I’ve been away for a year and a day, just like in the fairy tales. That first month, the heat was marvelous. I was fainting constantly. My soul cringed before it, my heart sweated and shrunk in my chest. I became all matter, lush and blameless, turning into the sun. I had been the perfect child—motherless—and now I was the ideal young woman. All tanned meat, carefree and compliant. Yet I find myself performing as he would want me to, though I hardly ever dwell on Father any more. I use the doggerel, of course, which can’t be helped. But he is so constant! His pursuit in my head and my heart stops only long enough to show me that it is going on still.
Yes, I’m going into my second year. Like the alcoholic, I’ll age myself through abstinence. I’ve even learned a harmless thing or two.
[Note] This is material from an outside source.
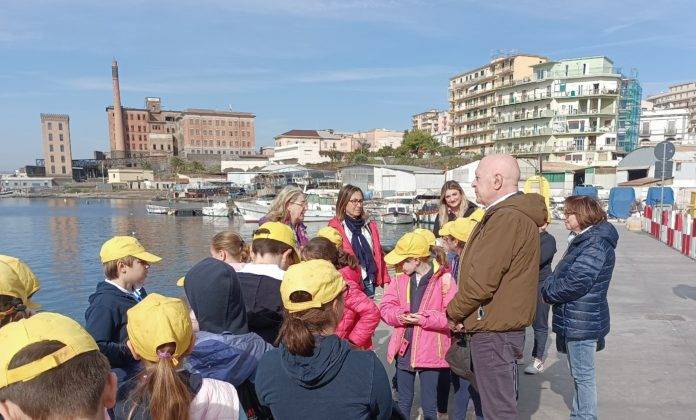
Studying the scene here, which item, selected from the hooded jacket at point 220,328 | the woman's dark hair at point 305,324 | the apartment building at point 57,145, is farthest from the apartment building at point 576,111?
the apartment building at point 57,145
In the summer, I worked in the dirtiest little Dairi-Whip in the South. The practices that went on there! My God. I left to become a cocktail waitress in one of the town’s finest restaurants. Where even more terrible things occurred. Why, I’ve heard them pissing in the Rhine wine. Jizz in the béchamel. Running sores in the cherry flan. I let it all ride. Who am I to bubble the globe of the ordinary life? My only concern was that Father would enter and demand to be served. He sent his surrogates, I know, but never himself. What’s a girl like you doing in a nice place like this, they’d say. Actually, I’ve never seen a man who resembles him in any way, but if Father’s the Shepherd, then we’re all his willing lambs.
You’ve a nice face, dear, they’d say. You bring to mind a girl I loved once and lost, and what are you doing after this place closes and you’ve washed your lovely hands?